Diffusion weighted magnetic resonance imaging of brain is used for the evaluation of hypoxic brain injury in patients with cardiac arrest. After cerebral hypoxia, impaired function of ion pumps in cell membrane results in cytotoxic edema, which is reflected by the low ADC values (4). Reduced ADC values are correlated with poor neurological outcome in cardiac arrest patients (25). However, only a few studies reported changes involving PWI in patients with cardiac arrest. A previous study showed that the markedly increased perfusion after cardiac arrest was associated with acute diffusion restrictions and was related to poor prognosis, and ultimately death (3). The findings were probably attributed to the failure of cerebral autoregulation resulting in reactive hyperemia. However, a canine model showed that cardiac arrest followed by resuscitation induced a microcirculation injury, showing hypoperfusion on PWI (significantly decreased rCBF) on the day after resuscitation and subsequent complete recovery of rCBF on follow-up (4). These discrepant findings on PWI might be related to opposite clinical outcomes. We speculate that resuscitated patients with good prognosis show decreased perfusion due to transient microcirculation injury, while patients with poor prognosis show increased perfusion due to hyperemia associated with disruption of cerebral autoregulation. The effect of hypothermia on PWI in patients with cardiac arrest should also be considered. In patients with severe cerebral infarction, hypothermia treatment led to a favorable prognosis showing variable CBF parameters approximately 3 days after the onset of therapeutic hypothermia, which either resulted in complete recovery or decrease from the baseline CBF although the parameter was in recovery phase (6). Hypothermia induces a decrease in cerebral metabolic rate of oxygen, resulting in CBF reduction. Our patient showed decreased perfusion 3 days after hypothermia therapy (6 days after cardiac arrest) and showed complete resolution 10 days later. These findings may suggest an overlapping result due to microcirculation injury and hypothermia. However, further well-designed studies are needed for validation. In our case, there was a marked delay of MTT and reduction of rCBF in bilateral basal ganglia, thalami, brain stem, cerebellum, occipitoparietal cortex, and frontotemporal cortex. These areas represent common sites of brain ischemia vulnerable to excitotoxic injury and high energy demands (7).

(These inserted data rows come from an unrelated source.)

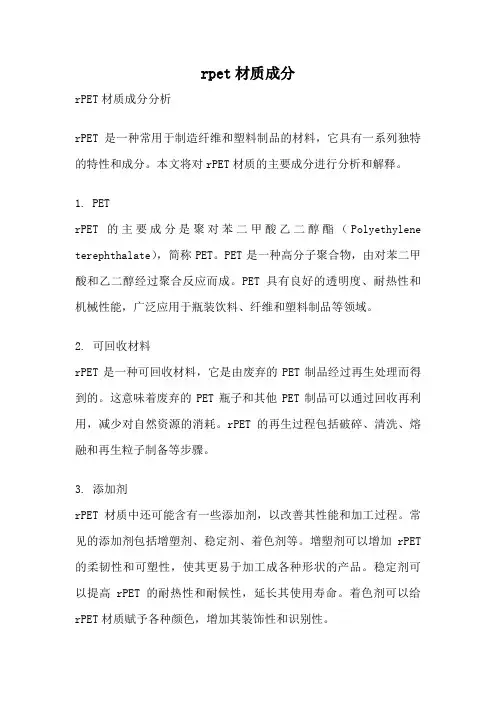 rpet 材质成分

rPET 材质成分分析

rPET 是一种常用于制造纤维和塑料制品的材料，它具有一系列独特的特性和成分。本文将对 rPET 材质的主要成分进行分析和解释。

1. PET
rPET 的主要成分是聚对苯二甲酸乙二醇酯（Polyethylene terephthalate），简称 PET。PET 是一种高分子聚合物，由对苯二甲酸和乙二醇经过聚合反应而成。PET 具有良好的透明度、耐热性和机械性能，广泛应用于瓶装饮料、纤维和塑料制品等领域。

2. 可回收材料
rPET 是一种可回收材料，它是由废弃的 PET 制品经过再生处理而得到的。这意味着废弃的 PET 瓶子和其他 PET 制品可以通过回收再利用，减少对自然资源的消耗。rPET 的再生过程包括破碎、清洗、熔融和再生粒子制备等步骤。

3. 添加剂
rPET 材质中还可能含有一些添加剂，以改善其性能和加工过程。常见的添加剂包括增塑剂、稳定剂、着色剂等。增塑剂可以增加 rPET 的柔韧性和可塑性，使其更易于加工成各种形状的产品。稳定剂可以提高 rPET 的耐热性和耐候性，延长其使用寿命。着色剂可以给 rPET 材质赋予各种颜色，增加其装饰性和识别性。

Thus, in resuscitated patients, decreased rCBF on PWI without ischemic changes on DWI or ADC maps within three days after ending therapeutic hypothermia may indicate a favorable prognosis. Follow-up brain MRI may be used to assess the recovery of cerebral perfusion. In our case, we performed dynamic susceptibility contrast PWI, which may be limited by the relative perfusion values. Further prospective studies with large sample size should be performed to evaluate the utility of PWI in patient's prognosis.
In conclusion, we report a case of cardiac arrest treated with hypothermia, resulting in complete recovery of abnormalities on PWI. The patient was discharged without any neurologic sequelae. The perfusion changes in the absence of DWI abnormality may indicate favorable prognosis, rather than a dismal one.